Problem description:
If a line in the data below contains the word "disabling", copy it out.

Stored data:
= = = =
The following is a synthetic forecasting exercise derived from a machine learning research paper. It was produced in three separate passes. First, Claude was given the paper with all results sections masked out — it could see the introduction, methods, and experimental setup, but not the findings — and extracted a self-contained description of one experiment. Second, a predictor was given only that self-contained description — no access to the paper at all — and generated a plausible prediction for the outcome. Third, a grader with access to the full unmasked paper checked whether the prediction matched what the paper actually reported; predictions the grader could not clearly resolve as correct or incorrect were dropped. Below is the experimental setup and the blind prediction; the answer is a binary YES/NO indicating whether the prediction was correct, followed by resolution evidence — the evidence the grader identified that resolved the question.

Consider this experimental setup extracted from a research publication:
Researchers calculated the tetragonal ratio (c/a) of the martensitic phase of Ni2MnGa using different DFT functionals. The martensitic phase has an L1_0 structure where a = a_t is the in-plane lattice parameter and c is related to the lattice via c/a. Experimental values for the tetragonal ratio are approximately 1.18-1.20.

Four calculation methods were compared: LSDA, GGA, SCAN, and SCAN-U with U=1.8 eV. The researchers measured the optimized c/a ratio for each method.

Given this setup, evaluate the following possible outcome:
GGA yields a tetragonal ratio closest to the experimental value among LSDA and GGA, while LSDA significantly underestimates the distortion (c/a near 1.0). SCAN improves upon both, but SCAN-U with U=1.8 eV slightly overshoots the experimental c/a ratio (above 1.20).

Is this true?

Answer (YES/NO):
= = = =
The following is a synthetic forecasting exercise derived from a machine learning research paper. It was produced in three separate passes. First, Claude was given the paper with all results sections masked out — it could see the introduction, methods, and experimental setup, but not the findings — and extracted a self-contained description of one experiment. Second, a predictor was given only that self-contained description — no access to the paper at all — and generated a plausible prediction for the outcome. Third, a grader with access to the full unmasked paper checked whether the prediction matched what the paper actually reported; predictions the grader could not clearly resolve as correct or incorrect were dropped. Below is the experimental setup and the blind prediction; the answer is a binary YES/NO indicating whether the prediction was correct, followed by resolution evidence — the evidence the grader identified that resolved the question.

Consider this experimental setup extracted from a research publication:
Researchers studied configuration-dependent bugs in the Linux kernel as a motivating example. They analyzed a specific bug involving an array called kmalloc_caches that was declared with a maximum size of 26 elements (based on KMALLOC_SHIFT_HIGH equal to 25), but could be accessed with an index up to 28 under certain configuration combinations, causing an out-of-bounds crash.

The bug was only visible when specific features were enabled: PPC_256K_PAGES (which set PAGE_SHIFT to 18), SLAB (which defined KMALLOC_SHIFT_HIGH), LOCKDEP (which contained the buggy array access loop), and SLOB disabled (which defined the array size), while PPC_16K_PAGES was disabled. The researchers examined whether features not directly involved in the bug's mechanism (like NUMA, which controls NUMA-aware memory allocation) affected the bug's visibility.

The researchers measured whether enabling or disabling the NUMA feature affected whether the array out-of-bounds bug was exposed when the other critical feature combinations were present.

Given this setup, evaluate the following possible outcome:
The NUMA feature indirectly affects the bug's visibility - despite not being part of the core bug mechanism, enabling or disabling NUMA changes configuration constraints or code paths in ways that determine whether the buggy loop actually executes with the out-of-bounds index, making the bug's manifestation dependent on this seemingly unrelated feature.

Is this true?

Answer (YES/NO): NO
= = = =
Result of this exercise:
The researchers measured whether enabling or disabling the NUMA feature affected whether the array out-of-bounds bug was exposed when the other critical feature combinations were present.
The NUMA feature indirectly affects the bug's visibility - despite not being part of the core bug mechanism, enabling or disabling NUMA changes configuration constraints or code paths in ways that determine whether the buggy loop actually executes with the out-of-bounds index, making the bug's manifestation dependent on this seemingly unrelated feature.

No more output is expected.